Real resilience is “the process of coping with disruptive, stressful, or challenging life events in a way that provides the individual with additional protective and coping skills than prior to the disruption, that results from the event.” (Resiliency in Schools, 2003)

Resiliency is not about surviving through adversity: it is built because of the presence of adversity and how you learn and grow from it.

Would you describe your faith journey as resilient? The challenge and reality for most of us is that we don’t always come out of it stronger on the other side, do we?

I know in my own faith journey I have gone through immense amounts of loneliness, pain, and subsequent addictions that I am not proud of. Although pain is a part of the faith journey, I have, at times, let my pain point me to places where I did not place my faith in Christ, but rather in a cheap substitute.

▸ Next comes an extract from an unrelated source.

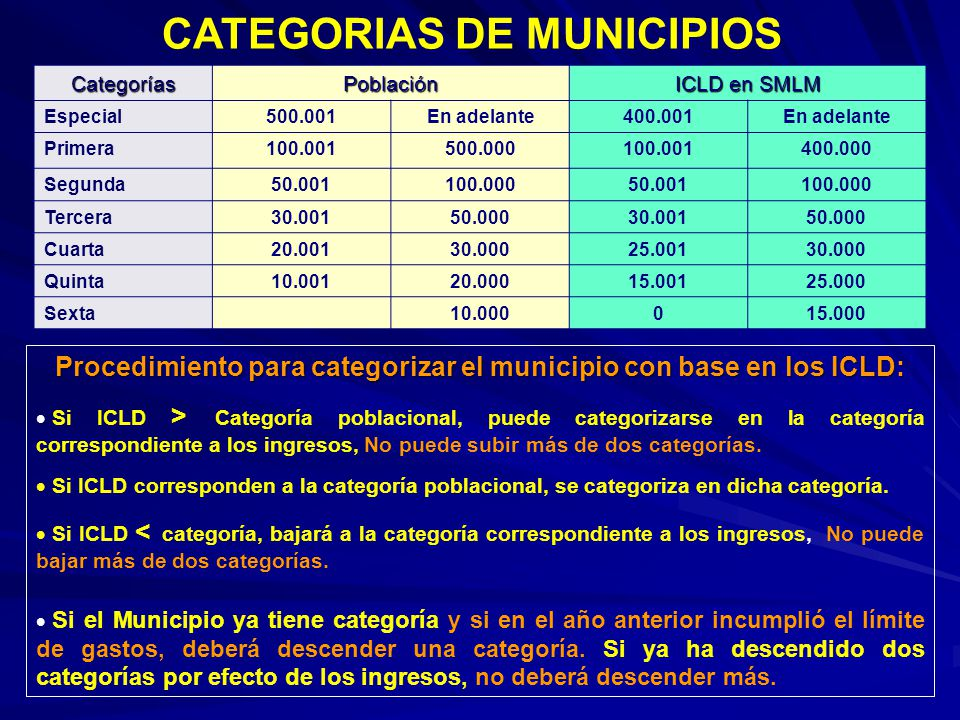 CATEGORIAS DE MUNICIPIOS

Too often we choose a path that medicates or numbs our pain, instead of allowing our faith to grow into something bigger and stronger. Growth is painful. And pain is something we are culturally conditioned to fix, instead of endure. But Paul says this:

“Therefore, since we have been justified through faith, we have peace with God through our Lord Jesus Christ, through whom we have gained access by faith into this grace in which we now stand. And we boast in the hope of the glory of God. Not only so, but we also glory in our sufferings, because we know that suffering produces perseverance; perseverance, character; and character, hope. And hope does not put us to shame, because God’s love has been poured out into our hearts through the Holy Spirit, who has been given to us.” (Romans 5:1-5)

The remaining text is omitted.